WRITTEN INSTRUCTION: Repeat the listing in full, word for word.

AVAILABLE RECORDS:
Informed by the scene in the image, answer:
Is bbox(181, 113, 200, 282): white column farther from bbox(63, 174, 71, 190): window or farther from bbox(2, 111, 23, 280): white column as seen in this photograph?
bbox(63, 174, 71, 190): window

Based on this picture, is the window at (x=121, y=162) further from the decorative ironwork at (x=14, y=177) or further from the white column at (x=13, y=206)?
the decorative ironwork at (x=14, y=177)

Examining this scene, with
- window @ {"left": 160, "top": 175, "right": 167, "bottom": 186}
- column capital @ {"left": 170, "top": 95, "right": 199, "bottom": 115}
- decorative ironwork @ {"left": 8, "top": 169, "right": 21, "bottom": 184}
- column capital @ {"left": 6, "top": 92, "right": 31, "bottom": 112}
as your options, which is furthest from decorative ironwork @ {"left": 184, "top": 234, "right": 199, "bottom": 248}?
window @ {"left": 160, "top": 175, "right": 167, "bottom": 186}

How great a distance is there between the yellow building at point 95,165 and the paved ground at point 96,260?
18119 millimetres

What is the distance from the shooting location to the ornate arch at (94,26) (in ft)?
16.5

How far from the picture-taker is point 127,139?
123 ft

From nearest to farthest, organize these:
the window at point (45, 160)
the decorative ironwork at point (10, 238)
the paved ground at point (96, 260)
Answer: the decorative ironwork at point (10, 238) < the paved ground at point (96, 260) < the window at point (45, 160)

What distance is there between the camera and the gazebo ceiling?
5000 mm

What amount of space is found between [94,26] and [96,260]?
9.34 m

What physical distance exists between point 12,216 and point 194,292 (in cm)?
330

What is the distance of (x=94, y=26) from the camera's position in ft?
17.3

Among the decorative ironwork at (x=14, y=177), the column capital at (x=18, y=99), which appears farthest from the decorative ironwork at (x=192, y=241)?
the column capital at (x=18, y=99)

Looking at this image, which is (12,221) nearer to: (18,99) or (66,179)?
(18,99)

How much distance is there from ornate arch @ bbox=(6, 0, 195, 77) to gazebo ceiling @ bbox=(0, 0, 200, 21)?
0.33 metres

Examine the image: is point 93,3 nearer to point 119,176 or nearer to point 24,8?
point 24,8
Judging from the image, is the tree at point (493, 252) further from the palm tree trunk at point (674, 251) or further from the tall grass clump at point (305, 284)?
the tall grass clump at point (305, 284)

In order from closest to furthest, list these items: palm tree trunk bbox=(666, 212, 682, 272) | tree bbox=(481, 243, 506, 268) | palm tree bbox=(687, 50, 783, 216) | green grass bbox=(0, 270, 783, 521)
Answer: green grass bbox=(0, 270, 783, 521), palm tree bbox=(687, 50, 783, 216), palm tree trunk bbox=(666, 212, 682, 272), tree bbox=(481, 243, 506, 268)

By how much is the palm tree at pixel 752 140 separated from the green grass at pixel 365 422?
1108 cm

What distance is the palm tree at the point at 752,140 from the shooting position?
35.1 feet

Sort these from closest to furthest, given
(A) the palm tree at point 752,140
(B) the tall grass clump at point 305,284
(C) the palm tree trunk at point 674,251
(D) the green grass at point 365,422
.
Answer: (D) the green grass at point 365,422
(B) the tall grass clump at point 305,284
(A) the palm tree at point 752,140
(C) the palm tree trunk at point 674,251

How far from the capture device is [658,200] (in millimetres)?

WRITTEN REPLY:
Informed by the scene in the image, answer:
Is bbox(181, 113, 200, 282): white column farther from bbox(63, 174, 71, 190): window or farther from bbox(2, 111, 23, 280): white column as seen in this photograph?
bbox(63, 174, 71, 190): window

Based on this picture, is the window at (x=121, y=162) further from the decorative ironwork at (x=14, y=177) or further from the white column at (x=13, y=206)?
the decorative ironwork at (x=14, y=177)

Examining this scene, with
- window @ {"left": 160, "top": 175, "right": 167, "bottom": 186}
- column capital @ {"left": 170, "top": 95, "right": 199, "bottom": 115}
- decorative ironwork @ {"left": 8, "top": 169, "right": 21, "bottom": 184}
- column capital @ {"left": 6, "top": 92, "right": 31, "bottom": 112}
as your options, which is furthest from decorative ironwork @ {"left": 184, "top": 234, "right": 199, "bottom": 248}?
window @ {"left": 160, "top": 175, "right": 167, "bottom": 186}

How great a distance is there between the yellow building at point 95,165 and the paved ground at point 96,260?
18119 millimetres

What is the distance from the shooting location to the ornate arch at (94,26) (in ft)?
16.5

How far from the picture-taker is point 127,139?
123 ft

From nearest to farthest, organize these:
the window at point (45, 160)
the decorative ironwork at point (10, 238)
the paved ground at point (96, 260)
Answer: the decorative ironwork at point (10, 238) < the paved ground at point (96, 260) < the window at point (45, 160)

What distance is there between the camera and the gazebo ceiling?
5000 mm

What amount of space is found between [94,26] and [96,260]?
9.34 m

What physical distance exists between point 12,216 and point 194,292 (in cm)?
330

What is the distance of (x=94, y=26) from the camera's position in ft?
17.3

Among the decorative ironwork at (x=14, y=177), the column capital at (x=18, y=99), which appears farthest from the decorative ironwork at (x=192, y=241)?
the column capital at (x=18, y=99)

Looking at this image, which is (12,221) nearer to: (18,99) or (66,179)?
(18,99)

How much distance is there from ornate arch @ bbox=(6, 0, 195, 77) to gazebo ceiling @ bbox=(0, 0, 200, 21)?
0.33 metres

Examine the image: is point 93,3 nearer to point 119,176 or nearer to point 24,8?
point 24,8
Judging from the image, is the tree at point (493, 252) further from the palm tree trunk at point (674, 251) or further from the tall grass clump at point (305, 284)?
the tall grass clump at point (305, 284)

In order from closest to furthest, list these items: palm tree trunk bbox=(666, 212, 682, 272) | tree bbox=(481, 243, 506, 268) | palm tree bbox=(687, 50, 783, 216) | green grass bbox=(0, 270, 783, 521)
Answer: green grass bbox=(0, 270, 783, 521), palm tree bbox=(687, 50, 783, 216), palm tree trunk bbox=(666, 212, 682, 272), tree bbox=(481, 243, 506, 268)

By how much is the palm tree at pixel 752 140 separated from the green grass at pixel 365 422?
1108 cm

What distance is the palm tree at the point at 752,140 from the shooting position?
35.1 feet

Sort these from closest to furthest, given
(A) the palm tree at point 752,140
(B) the tall grass clump at point 305,284
(C) the palm tree trunk at point 674,251
(D) the green grass at point 365,422
.
Answer: (D) the green grass at point 365,422
(B) the tall grass clump at point 305,284
(A) the palm tree at point 752,140
(C) the palm tree trunk at point 674,251

How far from the capture device is [658,200] (in millimetres)?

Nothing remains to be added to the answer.